The excitement of these techniques has spilled over into the wider science and humanities landscapes. Just within St Andrews this week I’ve talked about projects for analysing DNA data using machine learning, improving clinical trials, building a concept map for two centuries-worth of literature pertaining to Edinburgh, detecting intruders in computer systems, and mapping the births, deaths, and marriages of Scotland from parish records — and it’s only Wednesday. All these activities are inherently data-driven: they only become possible because we can ingest and analyse large data volumes at high-enough speeds.
However, none of this implies that there is a subject called “data science”, and I’m starting to worry that a false premise is being established.
The term “data science” is a tricky one to parse. How many sciences do you know that aren’t based in data? “Data-driven” is the same. That’s not to say that they’re meaningless, exactly: they identify a sub-set of techniques that are qualitatively different to the more theory-driven approaches, and even differentiate themselves from experimentally-driven approaches by their attempt to correlate across datasets rather than being based on a single homogeneous sampling (however large). But that’s a nuanced reading, and a general reader would be forgiven for believing that “data science” was somehow a separate discipline from “ordinary” science, instead of it denoting a set of computational techniques with general applicability across the range of (non-)traditional sciences.
But it’s “data scientist” that really troubles me. This seems to suggest that one can find scientific meaning in the data and the data alone. It seems to suggest that there’s a short-cut to scientific insight through the data (and by implication, computer science) rather than through traditional scientific training. And this simply isn’t true.
The problem is the age-old different between correlation and causality. Correlation is when things happen together: you leave a cup of a tea and a biscuit on a table for long enough, the tea goes cold and the biscuit gets stale. Causality is when one thing happening triggers another thing happening: the tea got cold, and that made the biscuit become stale.

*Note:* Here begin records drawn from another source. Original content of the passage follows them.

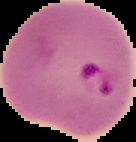

Result: Plasmodium parasites identified. Image is 136×142 pixels. From a thin blood film. The area outside the segmented cell region is set to black.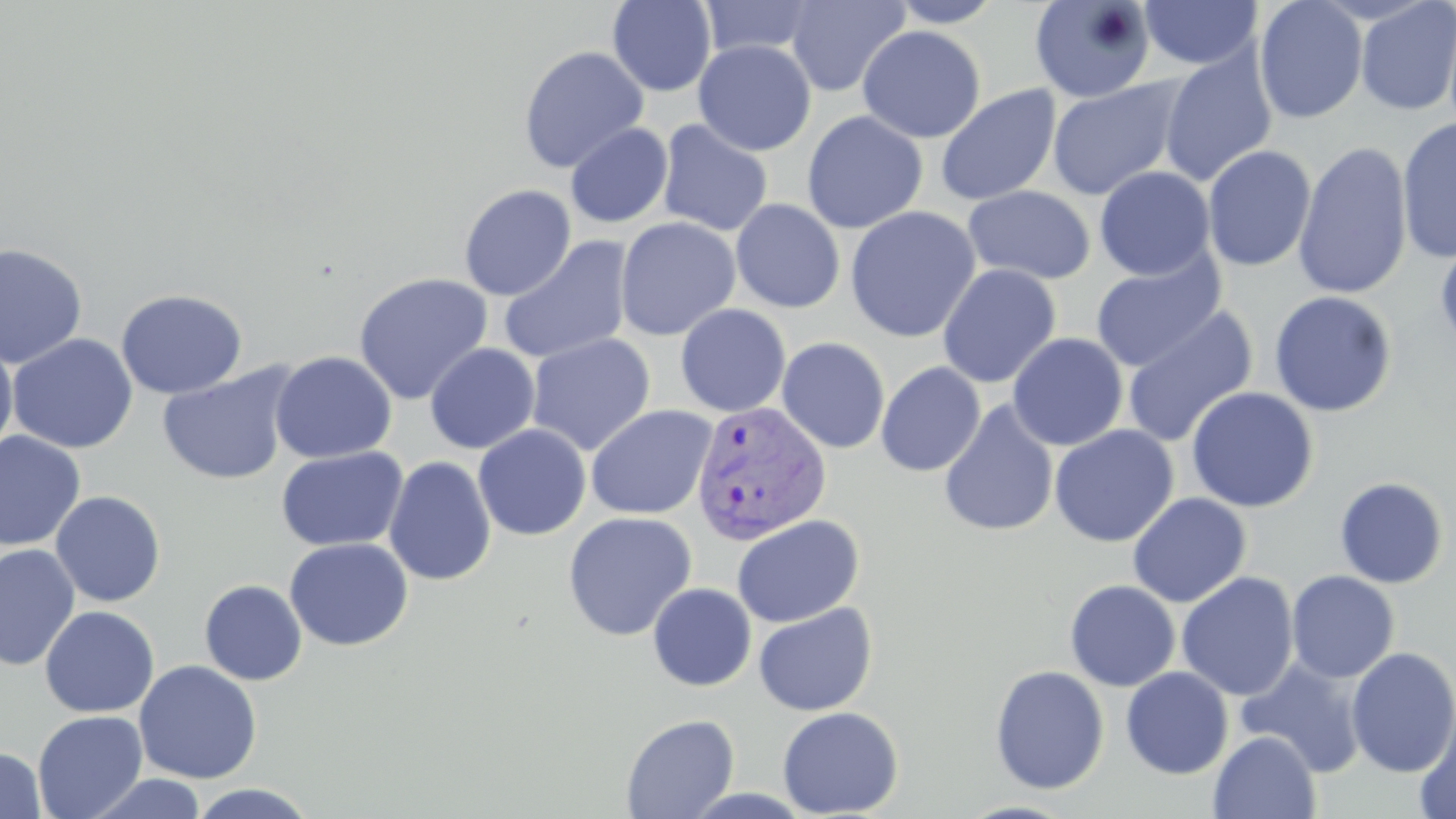
Summary:
  - Coordinate format: approximate bounding boxes as [x1, y1, x2, y2] in pixels
  - Uninfected red blood cell locations: [785, 0, 910, 97], [886, 0, 1006, 28], [1029, 0, 1158, 104], [1138, 0, 1263, 70], [1254, 0, 1368, 124], [607, 1, 717, 97], [698, 1, 821, 58], [1354, 1, 1456, 116], [857, 25, 986, 143], [693, 40, 816, 156], [518, 45, 649, 174], [1158, 48, 1278, 188], [1047, 77, 1184, 200], [935, 84, 1061, 206], [802, 111, 928, 234], [1397, 117, 1456, 264], [656, 119, 773, 237], [565, 123, 673, 228], [1293, 140, 1413, 301], [1202, 144, 1316, 272], [1094, 166, 1215, 281], [458, 184, 576, 300], [962, 186, 1096, 285], [731, 198, 845, 313], [845, 205, 981, 343], [614, 217, 741, 341], [499, 236, 634, 365], [1434, 237, 1456, 356], [0, 242, 89, 370], [1090, 252, 1226, 372], [937, 264, 1061, 389], [353, 272, 493, 405], [115, 288, 248, 399], [1268, 290, 1397, 417], [675, 304, 791, 417], [1122, 304, 1258, 448], [7, 333, 138, 454], [525, 333, 656, 456], [1007, 333, 1129, 451], [776, 337, 890, 454], [0, 338, 18, 463], [425, 344, 540, 454], [270, 351, 397, 463], [876, 361, 986, 477], [157, 364, 298, 486], [1185, 386, 1319, 513], [938, 400, 1060, 538], [586, 404, 718, 520], [473, 424, 592, 541], [1049, 425, 1178, 546], [0, 430, 86, 552], [276, 447, 409, 552], [384, 456, 497, 587], [1334, 476, 1450, 589], [50, 491, 166, 607], [1127, 492, 1251, 607], [562, 511, 697, 641], [731, 514, 865, 628], [284, 538, 412, 651], [0, 543, 81, 671], [1286, 570, 1400, 683], [1176, 571, 1299, 701], [199, 579, 307, 686], [1064, 580, 1181, 691], [647, 582, 757, 691], [753, 602, 877, 716], [39, 605, 159, 718], [1346, 647, 1456, 778], [1237, 658, 1367, 778], [134, 660, 262, 784], [989, 664, 1109, 795], [1120, 667, 1234, 779], [777, 706, 903, 818], [1414, 707, 1456, 819], [32, 710, 148, 819], [620, 713, 739, 818], [1208, 732, 1321, 819], [0, 746, 47, 819], [84, 773, 209, 818], [187, 784, 319, 819]
  - Plasmodium vivax-infected red blood cell locations: [689, 401, 833, 545]
  - Slide-level diagnosis: Plasmodium vivax
  - Image size: 1456×819 pixels
  - Magnification: 1000x
  - Modality: optical microscopy
  - Stain: May-Grünwald-Giemsa
  - Preparation: thin blood film
  - Field of view: one of a larger specimenAssess this cell for malaria.
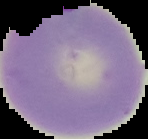

Parasitized.

Summary:
  - Image size: 148×139 pixels
  - Image type: cell region segmented out of the field of view; surrounding area masked to black
  - Preparation: thin blood smear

Mistaking one for the other leads to all sorts of interesting possibilities: if we put the tea in an insulated cup, the biscuit will stay fresh longer.

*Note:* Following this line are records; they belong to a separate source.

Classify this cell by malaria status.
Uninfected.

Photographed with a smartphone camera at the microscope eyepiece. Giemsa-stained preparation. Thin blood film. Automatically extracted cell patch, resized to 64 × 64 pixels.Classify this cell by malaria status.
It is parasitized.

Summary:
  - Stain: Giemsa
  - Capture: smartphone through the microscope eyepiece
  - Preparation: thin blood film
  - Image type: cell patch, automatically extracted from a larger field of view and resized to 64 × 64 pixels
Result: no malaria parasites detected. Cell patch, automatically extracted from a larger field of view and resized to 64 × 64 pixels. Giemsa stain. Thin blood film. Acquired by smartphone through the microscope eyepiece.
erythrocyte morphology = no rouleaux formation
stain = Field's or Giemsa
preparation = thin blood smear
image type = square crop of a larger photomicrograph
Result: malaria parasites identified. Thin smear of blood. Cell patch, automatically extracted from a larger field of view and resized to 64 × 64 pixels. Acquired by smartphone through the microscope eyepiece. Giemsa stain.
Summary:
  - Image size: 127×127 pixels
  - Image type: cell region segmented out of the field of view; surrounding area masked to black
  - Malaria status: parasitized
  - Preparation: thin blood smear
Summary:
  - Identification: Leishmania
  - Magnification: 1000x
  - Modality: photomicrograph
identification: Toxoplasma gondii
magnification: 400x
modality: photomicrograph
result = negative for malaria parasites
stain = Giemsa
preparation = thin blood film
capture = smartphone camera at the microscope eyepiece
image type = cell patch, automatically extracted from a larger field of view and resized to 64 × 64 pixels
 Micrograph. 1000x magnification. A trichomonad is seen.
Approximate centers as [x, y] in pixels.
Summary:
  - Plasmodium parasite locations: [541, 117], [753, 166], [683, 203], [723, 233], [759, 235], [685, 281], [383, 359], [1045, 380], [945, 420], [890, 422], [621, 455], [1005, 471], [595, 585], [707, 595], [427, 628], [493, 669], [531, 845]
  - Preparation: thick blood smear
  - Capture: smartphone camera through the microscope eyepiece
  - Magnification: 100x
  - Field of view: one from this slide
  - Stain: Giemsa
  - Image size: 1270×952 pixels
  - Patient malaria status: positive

Now, the final tea-and-biscuit example is clearly meaningless, but ask yourself this: how did you recognise it as meaningless? Because you understand that the two effects are happening independently because of the passage of time, not because of each other: they are correlated but not causative. You understand this because you have insight into the processes of the world.
And it’s here that the problems start for data scientists. In order to interpret the machine learning, statistics, analytics, or other results, you have to have an understanding of the underlying processes. It doesn’t happen in the data at all. That’s fine for tea and biscuits, and is also probably fairly fine for sales of consumer goods on mass-market web sites, where we have a good intuitive understanding of the processes involved, but will drop-off rapidly as we approach areas that are more complex, more noisy, less intuitive, and less well-understood. How can you differentiate correlation from causality if you don’t understand what’s possible in the underlying domain? How, in fact, can you determine anything from the data in and of itself?
This suggests to me that data scientist isn’t a job description, or even an aspiration: it’s a misnomer that should really be read as “a trained scientist working with lots of rich empirical data”. Not as sexy, but probably more useful and less likely to disappoint everyone involved.